In the world of development, abstractions are essentially a way of organising complexity. The problem is that complexity rarely vanishes. Instead, it remains hidden under those layers of meaning, shielded by of our abstractions. The simplification it seeks to bring usually ends up adding complexity on top of existing complexity.

When carefully chosen they can augment the understanding of how things work by teaching the underlying complexity accurately, but they do generally come at a cost. They come at the expense of adding to the pile of things you need to know to operate within the codebase. By absorbing structural complexity they gradually take the place of what needs to be learned. Very often, given our propensity to create early (and misguided) abstractions, they solidify practices and force certain meanings that sometimes are best kept loose.

That is where being aware of the kind of abstractions you are forcing people to learn becomes important in a common project. Abstractions, at their best, manage the increasing complexity of any system, and may be worth the tradeoff in certain situations. But, at their worst, they add a new layer of cognitive burden you need to cope with, distorting what is actually going on, and imposing the wrong kind of conceptual hierarchy or sameness among entities. Names and groups, for example, come at the cost of having to decide where something belongs to. Does a fall under P or Q? Should we create R for these things that are partially PQ at the same time? Is our decision of having Ps and Qs forcing us to only create Ps and Qs?

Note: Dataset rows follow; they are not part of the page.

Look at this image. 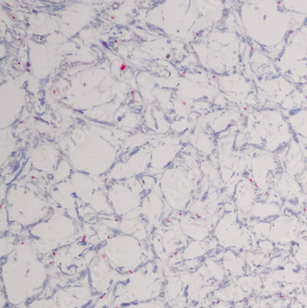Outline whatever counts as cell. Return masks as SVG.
<instances>
[{
	"label": "cell",
	"mask_w": 307,
	"mask_h": 308,
	"mask_svg": "<svg viewBox=\"0 0 307 308\" xmlns=\"http://www.w3.org/2000/svg\"><path fill=\"white\" fill-rule=\"evenodd\" d=\"M284 168L285 172L289 175L298 177L301 176L304 171L307 170L306 158L302 153V148L297 139L294 138L289 145L284 159Z\"/></svg>",
	"instance_id": "cell-10"
},
{
	"label": "cell",
	"mask_w": 307,
	"mask_h": 308,
	"mask_svg": "<svg viewBox=\"0 0 307 308\" xmlns=\"http://www.w3.org/2000/svg\"><path fill=\"white\" fill-rule=\"evenodd\" d=\"M232 303L225 301H219L213 308H232Z\"/></svg>",
	"instance_id": "cell-20"
},
{
	"label": "cell",
	"mask_w": 307,
	"mask_h": 308,
	"mask_svg": "<svg viewBox=\"0 0 307 308\" xmlns=\"http://www.w3.org/2000/svg\"><path fill=\"white\" fill-rule=\"evenodd\" d=\"M258 190L248 176H241L233 193V204L237 211L243 214H250L251 209L257 201Z\"/></svg>",
	"instance_id": "cell-8"
},
{
	"label": "cell",
	"mask_w": 307,
	"mask_h": 308,
	"mask_svg": "<svg viewBox=\"0 0 307 308\" xmlns=\"http://www.w3.org/2000/svg\"><path fill=\"white\" fill-rule=\"evenodd\" d=\"M27 231L29 238L40 256H46L59 248L79 242L82 237V227L77 226L71 221L65 223L53 221L39 223Z\"/></svg>",
	"instance_id": "cell-4"
},
{
	"label": "cell",
	"mask_w": 307,
	"mask_h": 308,
	"mask_svg": "<svg viewBox=\"0 0 307 308\" xmlns=\"http://www.w3.org/2000/svg\"><path fill=\"white\" fill-rule=\"evenodd\" d=\"M215 295L219 301H225L232 303H241L248 297L246 292L237 283L226 285L217 290Z\"/></svg>",
	"instance_id": "cell-14"
},
{
	"label": "cell",
	"mask_w": 307,
	"mask_h": 308,
	"mask_svg": "<svg viewBox=\"0 0 307 308\" xmlns=\"http://www.w3.org/2000/svg\"><path fill=\"white\" fill-rule=\"evenodd\" d=\"M271 307L272 308H284L285 307V302H284V300H281V299H279V300H275L273 303H272V305H271Z\"/></svg>",
	"instance_id": "cell-21"
},
{
	"label": "cell",
	"mask_w": 307,
	"mask_h": 308,
	"mask_svg": "<svg viewBox=\"0 0 307 308\" xmlns=\"http://www.w3.org/2000/svg\"><path fill=\"white\" fill-rule=\"evenodd\" d=\"M180 226L191 241H205L212 233L215 224L208 219H187L186 221L182 220Z\"/></svg>",
	"instance_id": "cell-9"
},
{
	"label": "cell",
	"mask_w": 307,
	"mask_h": 308,
	"mask_svg": "<svg viewBox=\"0 0 307 308\" xmlns=\"http://www.w3.org/2000/svg\"><path fill=\"white\" fill-rule=\"evenodd\" d=\"M305 285H307V275H306V279H305Z\"/></svg>",
	"instance_id": "cell-24"
},
{
	"label": "cell",
	"mask_w": 307,
	"mask_h": 308,
	"mask_svg": "<svg viewBox=\"0 0 307 308\" xmlns=\"http://www.w3.org/2000/svg\"><path fill=\"white\" fill-rule=\"evenodd\" d=\"M237 13L246 37L273 61L307 20L305 15L285 10L281 2L276 1L244 2Z\"/></svg>",
	"instance_id": "cell-1"
},
{
	"label": "cell",
	"mask_w": 307,
	"mask_h": 308,
	"mask_svg": "<svg viewBox=\"0 0 307 308\" xmlns=\"http://www.w3.org/2000/svg\"><path fill=\"white\" fill-rule=\"evenodd\" d=\"M289 124L295 138H303L307 140V108L298 110L287 116Z\"/></svg>",
	"instance_id": "cell-15"
},
{
	"label": "cell",
	"mask_w": 307,
	"mask_h": 308,
	"mask_svg": "<svg viewBox=\"0 0 307 308\" xmlns=\"http://www.w3.org/2000/svg\"><path fill=\"white\" fill-rule=\"evenodd\" d=\"M274 185L276 193L279 195L281 199L287 200L298 199V201H301L302 196L305 194L302 191V186L300 185L297 177L291 176L286 172H284L277 177Z\"/></svg>",
	"instance_id": "cell-11"
},
{
	"label": "cell",
	"mask_w": 307,
	"mask_h": 308,
	"mask_svg": "<svg viewBox=\"0 0 307 308\" xmlns=\"http://www.w3.org/2000/svg\"><path fill=\"white\" fill-rule=\"evenodd\" d=\"M204 264L208 268L209 276L213 280H216L218 282H223L224 280H226L228 273L220 261L211 256L210 257L208 256L204 261Z\"/></svg>",
	"instance_id": "cell-18"
},
{
	"label": "cell",
	"mask_w": 307,
	"mask_h": 308,
	"mask_svg": "<svg viewBox=\"0 0 307 308\" xmlns=\"http://www.w3.org/2000/svg\"><path fill=\"white\" fill-rule=\"evenodd\" d=\"M290 255L302 269L307 268V238L301 235L289 246Z\"/></svg>",
	"instance_id": "cell-16"
},
{
	"label": "cell",
	"mask_w": 307,
	"mask_h": 308,
	"mask_svg": "<svg viewBox=\"0 0 307 308\" xmlns=\"http://www.w3.org/2000/svg\"><path fill=\"white\" fill-rule=\"evenodd\" d=\"M220 255V258H214L222 263L228 275L237 278L246 275L248 266L240 253H237V250L233 249H224V251H222Z\"/></svg>",
	"instance_id": "cell-12"
},
{
	"label": "cell",
	"mask_w": 307,
	"mask_h": 308,
	"mask_svg": "<svg viewBox=\"0 0 307 308\" xmlns=\"http://www.w3.org/2000/svg\"><path fill=\"white\" fill-rule=\"evenodd\" d=\"M289 308H306L304 305H302V303H299L298 301H293V302H291L290 303V305H289Z\"/></svg>",
	"instance_id": "cell-22"
},
{
	"label": "cell",
	"mask_w": 307,
	"mask_h": 308,
	"mask_svg": "<svg viewBox=\"0 0 307 308\" xmlns=\"http://www.w3.org/2000/svg\"><path fill=\"white\" fill-rule=\"evenodd\" d=\"M281 214V207L277 203L257 200L251 209L250 215L255 221H270Z\"/></svg>",
	"instance_id": "cell-13"
},
{
	"label": "cell",
	"mask_w": 307,
	"mask_h": 308,
	"mask_svg": "<svg viewBox=\"0 0 307 308\" xmlns=\"http://www.w3.org/2000/svg\"><path fill=\"white\" fill-rule=\"evenodd\" d=\"M274 64L278 72L294 85L307 83V21L293 34Z\"/></svg>",
	"instance_id": "cell-3"
},
{
	"label": "cell",
	"mask_w": 307,
	"mask_h": 308,
	"mask_svg": "<svg viewBox=\"0 0 307 308\" xmlns=\"http://www.w3.org/2000/svg\"><path fill=\"white\" fill-rule=\"evenodd\" d=\"M237 283L247 294H258L263 291V279L256 274L241 276L237 278Z\"/></svg>",
	"instance_id": "cell-17"
},
{
	"label": "cell",
	"mask_w": 307,
	"mask_h": 308,
	"mask_svg": "<svg viewBox=\"0 0 307 308\" xmlns=\"http://www.w3.org/2000/svg\"><path fill=\"white\" fill-rule=\"evenodd\" d=\"M306 21H307V20H306Z\"/></svg>",
	"instance_id": "cell-26"
},
{
	"label": "cell",
	"mask_w": 307,
	"mask_h": 308,
	"mask_svg": "<svg viewBox=\"0 0 307 308\" xmlns=\"http://www.w3.org/2000/svg\"><path fill=\"white\" fill-rule=\"evenodd\" d=\"M126 67H127V66H126V65H125V64H124L123 66H121V70H122V72H123L124 69H125V68H126Z\"/></svg>",
	"instance_id": "cell-23"
},
{
	"label": "cell",
	"mask_w": 307,
	"mask_h": 308,
	"mask_svg": "<svg viewBox=\"0 0 307 308\" xmlns=\"http://www.w3.org/2000/svg\"><path fill=\"white\" fill-rule=\"evenodd\" d=\"M150 242L155 256H160L163 260L182 251L190 241L182 231L179 223L177 226L155 227L151 232Z\"/></svg>",
	"instance_id": "cell-5"
},
{
	"label": "cell",
	"mask_w": 307,
	"mask_h": 308,
	"mask_svg": "<svg viewBox=\"0 0 307 308\" xmlns=\"http://www.w3.org/2000/svg\"><path fill=\"white\" fill-rule=\"evenodd\" d=\"M306 203H307V202H306Z\"/></svg>",
	"instance_id": "cell-25"
},
{
	"label": "cell",
	"mask_w": 307,
	"mask_h": 308,
	"mask_svg": "<svg viewBox=\"0 0 307 308\" xmlns=\"http://www.w3.org/2000/svg\"><path fill=\"white\" fill-rule=\"evenodd\" d=\"M305 224L292 215L280 214L270 221L269 239L277 247H289L301 236L302 227Z\"/></svg>",
	"instance_id": "cell-7"
},
{
	"label": "cell",
	"mask_w": 307,
	"mask_h": 308,
	"mask_svg": "<svg viewBox=\"0 0 307 308\" xmlns=\"http://www.w3.org/2000/svg\"><path fill=\"white\" fill-rule=\"evenodd\" d=\"M98 252L113 268L121 270L136 269L156 256L150 241H141L120 232L104 243Z\"/></svg>",
	"instance_id": "cell-2"
},
{
	"label": "cell",
	"mask_w": 307,
	"mask_h": 308,
	"mask_svg": "<svg viewBox=\"0 0 307 308\" xmlns=\"http://www.w3.org/2000/svg\"><path fill=\"white\" fill-rule=\"evenodd\" d=\"M277 247H278L275 245L274 243L270 240L269 238L259 239L256 241V249L268 256H270L272 253H274Z\"/></svg>",
	"instance_id": "cell-19"
},
{
	"label": "cell",
	"mask_w": 307,
	"mask_h": 308,
	"mask_svg": "<svg viewBox=\"0 0 307 308\" xmlns=\"http://www.w3.org/2000/svg\"><path fill=\"white\" fill-rule=\"evenodd\" d=\"M249 230L240 218L239 212L225 211L213 229V236L219 247L223 249L237 250L243 235Z\"/></svg>",
	"instance_id": "cell-6"
}]
</instances>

One fresh example that comes to mind for me on this tradeoff is a small abstraction we created in Calypso to manage application state, called createReducer. It’s intention is well meant — simplify the boilerplate and the interface with which to handle the serialization of pieces of the state tree so developers can move faster — yet by taking a conceptual higher ground they sometimes convey more than what it was meant to achieve. People looking through the codebase would see it as the semantic way in which they ought to create any new reducer; since the interface appears simple enough, they would default to using it. Was that the intention? Perhaps. But now something that could have been a simpler reducer inherits a complex behaviour by using a utility that appears simple.

How do you overcome these situations? Naming things properly is of course important, yet no name is strictly perfect; education and documentation do help, but understanding what you are reinforcing at a design level may be even more important, since abstractions are always teaching patterns. Which comes back to the first idea; abstractions naturally become burdens of knowledge and you need to decide when and where you are willing to take their price.